• Gestellte Aufgabe 1: Gib den Inhalt des Textes über den Whisky von Bunnahabhain in drei Sätzen wieder.
• Gestellte Aufgabe 2: Schreibe den Text über den Whisky von Bunnahabhain im Anschluss an seinen letzten Satz weiter.

• Dokument:
--------------------
Wem würde ich ihn empfehlen?

Jemandem, der Whisky schon kennt, aber nicht bei jeder Flasche von Rauch erschlagen werden will. Auch für Fortgeschrittene, die die Nuancen von Sherryfass-Reifungen schätzen. Er ist nicht laut, aber auch nicht belanglos. Ein Zwischenton, der sich behaupten kann. Wer bisher nur rauchige Islay-Whiskys kennt, wird überrascht sein, was diese Insel sonst noch zu bieten hat.

Die Brennerei Bunnahabhain: Eine kurze Reise zurück

Gegründet wurde Bunnahabhain im Jahr 1881. Der Name bedeutet übersetzt so viel wie „Mündung des Flusses“. Die Lage ist abgelegen, die Anfahrt beschwerlich. Aber genau das macht sie aus. Lange Zeit produzierte man dort ausschließlich für Blends. Erst später erkannte man das Potenzial der eigenen Single Malts. Heute gehört die Brennerei zur Distell Group und produziert sowohl ungetorfte als auch stark getorfte Whiskys. Der Stiùireadair gehört zu den jüngeren Abfüllungen.

Fassmanagement und Reifung

Sherryfässer spielen bei diesem Whisky die Hauptrolle. Die genaue Herkunft dieser Fässer wird nicht immer offen kommuniziert, aber es handelt sich in der Regel um europäische Eiche. Der Einfluss ist merklich, ohne zu dominieren. Es entsteht eine Balance, die vielen Sherryfass-Reifungen fehlt. Kein klebriger Sirupgeschmack, sondern eine würzige Tiefe.
--------------------
• Bereitgestelltes Material:

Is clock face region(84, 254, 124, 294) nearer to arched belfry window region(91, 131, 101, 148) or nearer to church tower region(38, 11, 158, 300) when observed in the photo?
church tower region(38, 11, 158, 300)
--------------------
• Ergebnis der Aufgabe 1: Der Whisky richtet sich an Menschen, die Whisky bereits kennen, aber nicht bei jeder Flasche von Rauch erschlagen werden wollen, und an Fortgeschrittene, die die Nuancen von Sherryfass-Reifungen schätzen. Die abgelegene Brennerei Bunnahabhain wurde 1881 gegründet, produzierte lange ausschließlich für Blends und gehört heute zur Distell Group, wobei der Stiùireadair zu ihren jüngeren Abfüllungen zählt. Bei ihm spielen Sherryfässer, in der Regel aus europäischer Eiche, die Hauptrolle und sorgen ohne zu dominieren für eine würzige Tiefe statt eines klebrigen Sirupgeschmacks.

• Ergebnis der Aufgabe 2:
Mit Speisen kombiniert

Ich habe den Stiùireadair einmal mit dunkler Schokolade (70 % Kakao) getrunken. Das Zusammenspiel war erstaunlich gut. Auch zu Hartkäse passt er, besonders wenn dieser leicht salzig ist. Was nicht funktioniert hat: Scharfe Gerichte. Die Würze überdeckt die Feinheiten. Besser sind Nüsse oder milde Tapas.

Fazit: Eine Entdeckung, die bleibt

Der Bunnahabhain Stiùireadair Whisky hat mich überrascht. Ohne viel Lärm tritt er auf, aber er bleibt im Gedächtnis. Wer ihm Zeit gibt, bekommt viel zurück. Nicht nur in Aromen, sondern auch in Charakter. Und das ist für mich der Grund, warum ich ihn inzwischen immer auf Vorrat habe.